Reproduce only the lines below from the line containing "katty by hebaadel2012" to the line containing "ثلاثة أعراض تشير", exactly as written, with both end lines kept. Omit the pictures.
==== DATA TO USE
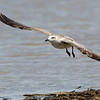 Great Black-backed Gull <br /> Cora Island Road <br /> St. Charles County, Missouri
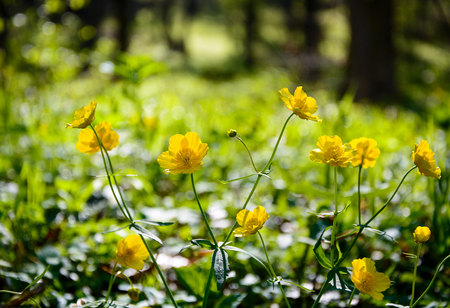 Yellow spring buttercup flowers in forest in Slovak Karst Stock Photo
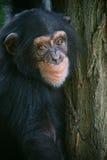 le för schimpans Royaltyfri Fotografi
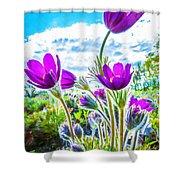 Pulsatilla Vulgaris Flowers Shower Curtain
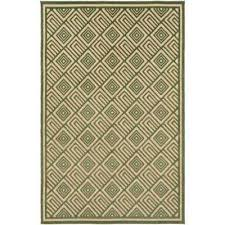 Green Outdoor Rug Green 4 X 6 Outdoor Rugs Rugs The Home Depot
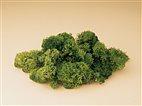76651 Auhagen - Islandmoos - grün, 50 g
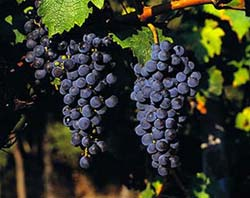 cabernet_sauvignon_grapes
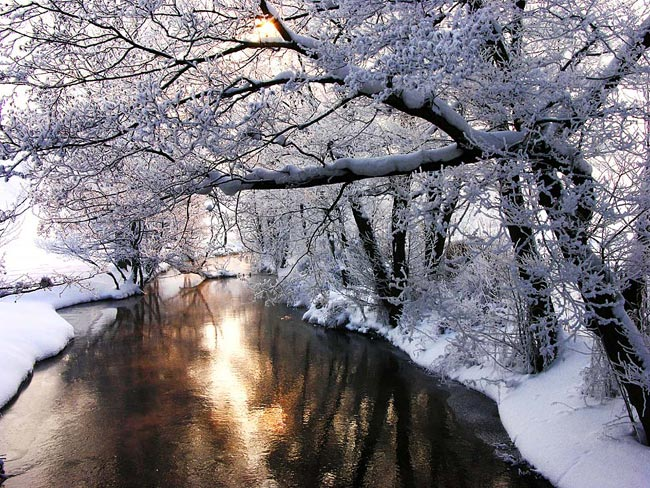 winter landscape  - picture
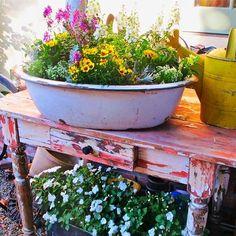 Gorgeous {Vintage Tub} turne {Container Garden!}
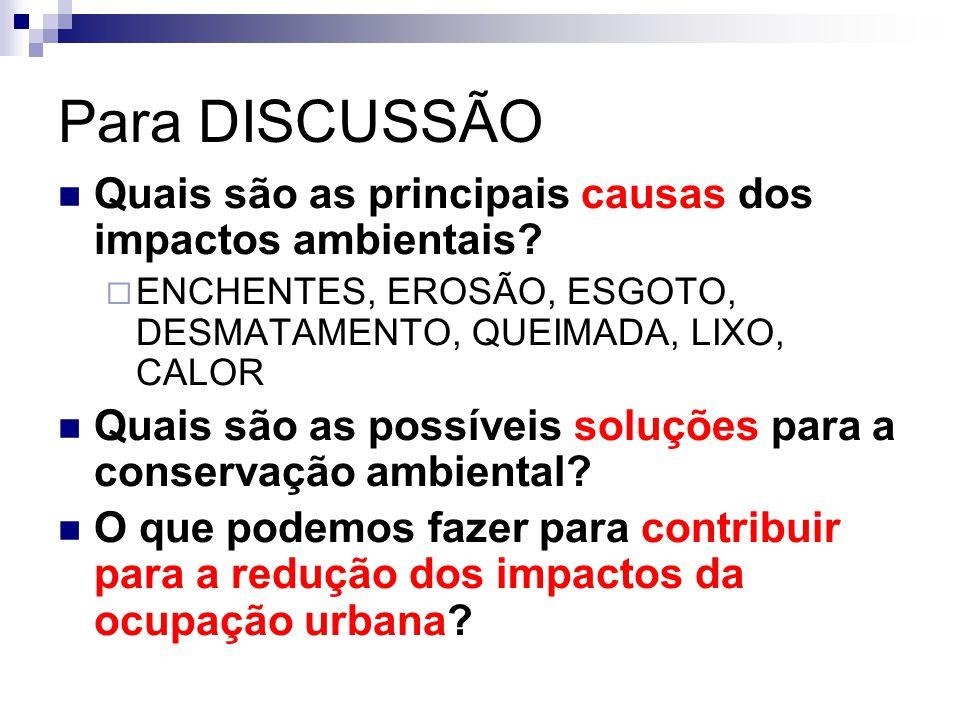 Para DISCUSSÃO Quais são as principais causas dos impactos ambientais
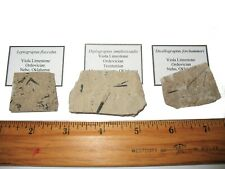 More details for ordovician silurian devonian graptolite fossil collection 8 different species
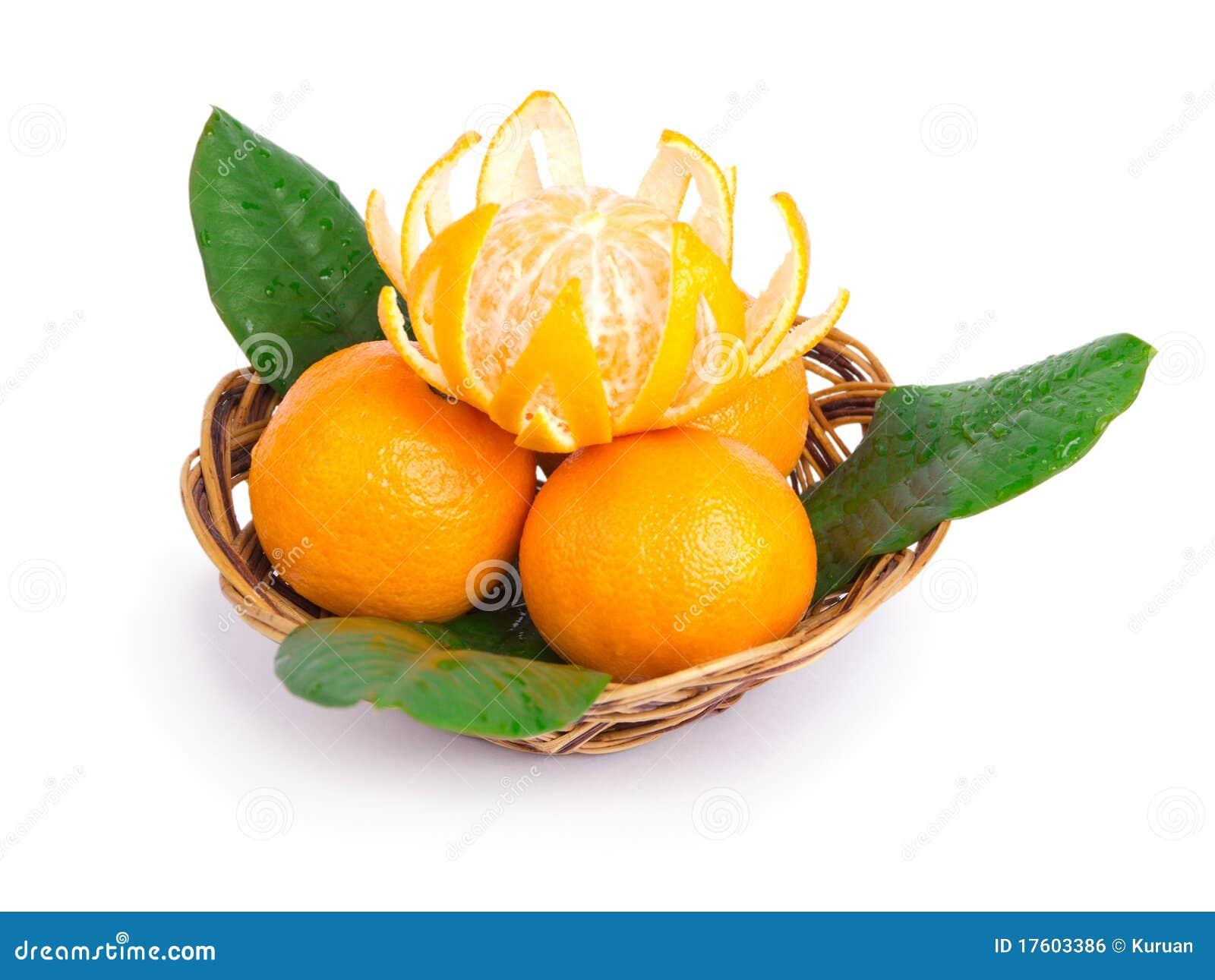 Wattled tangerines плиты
========
==== DATA TO USE
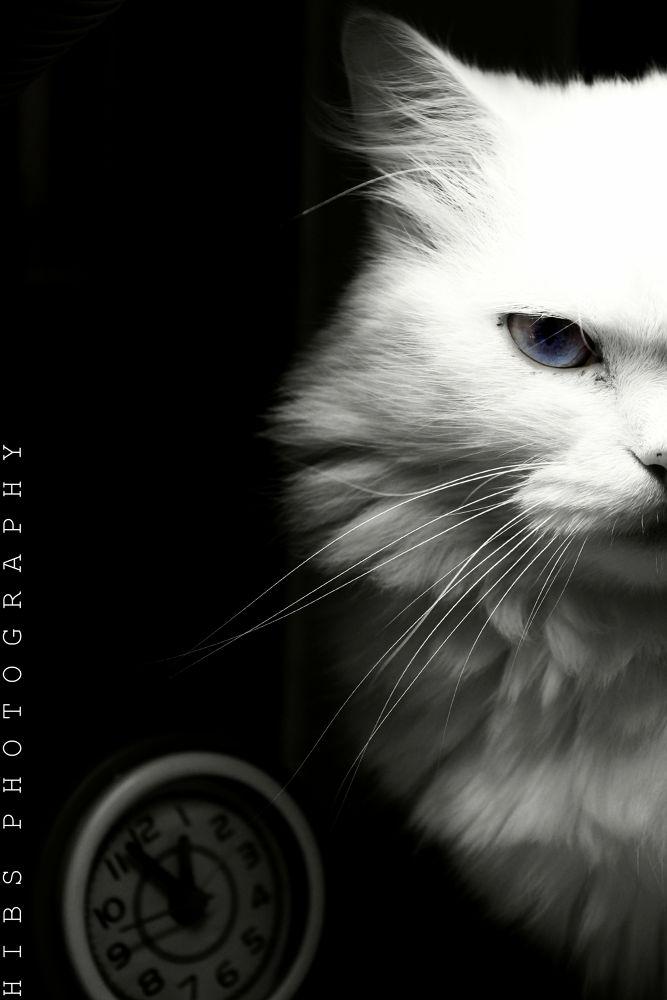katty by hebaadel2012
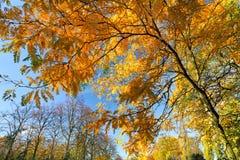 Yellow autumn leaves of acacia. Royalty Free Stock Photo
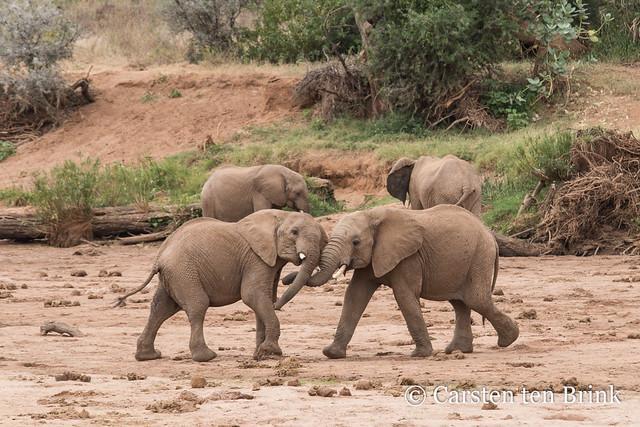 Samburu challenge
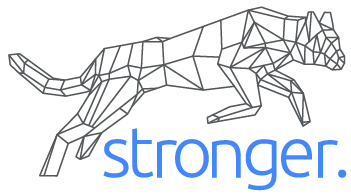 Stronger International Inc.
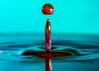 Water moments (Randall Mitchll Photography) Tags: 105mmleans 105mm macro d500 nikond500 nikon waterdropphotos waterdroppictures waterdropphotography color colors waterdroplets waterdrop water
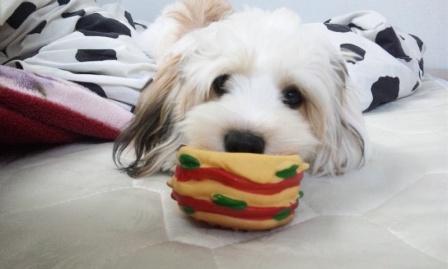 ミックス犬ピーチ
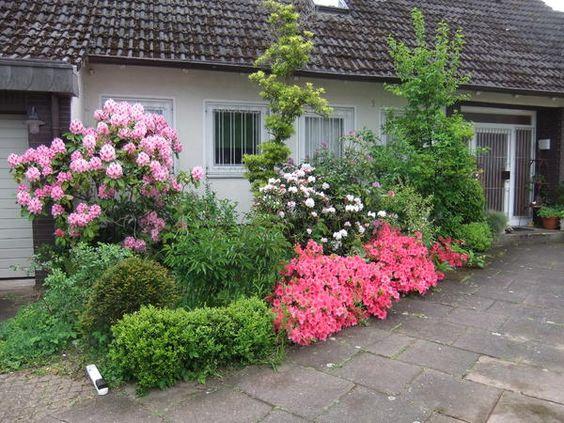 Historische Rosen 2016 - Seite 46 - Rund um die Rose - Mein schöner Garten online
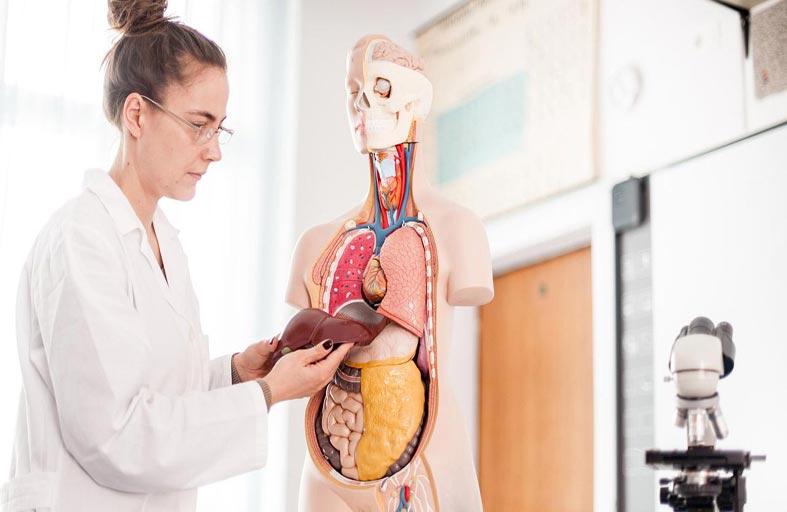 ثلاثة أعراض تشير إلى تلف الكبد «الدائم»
========
◆ **TASK ANSWER**:
katty by hebaadel2012
 Yellow autumn leaves of acacia. Royalty Free Stock Photo
 Samburu challenge
 Stronger International Inc.
 Water moments (Randall Mitchll Photography) Tags: 105mmleans 105mm macro d500 nikond500 nikon waterdropphotos waterdroppictures waterdropphotography color colors waterdroplets waterdrop water
 ミックス犬ピーチ
 Historische Rosen 2016 - Seite 46 - Rund um die Rose - Mein schöner Garten online
 ثلاثة أعراض تشير إلى تلف الكبد «الدائم»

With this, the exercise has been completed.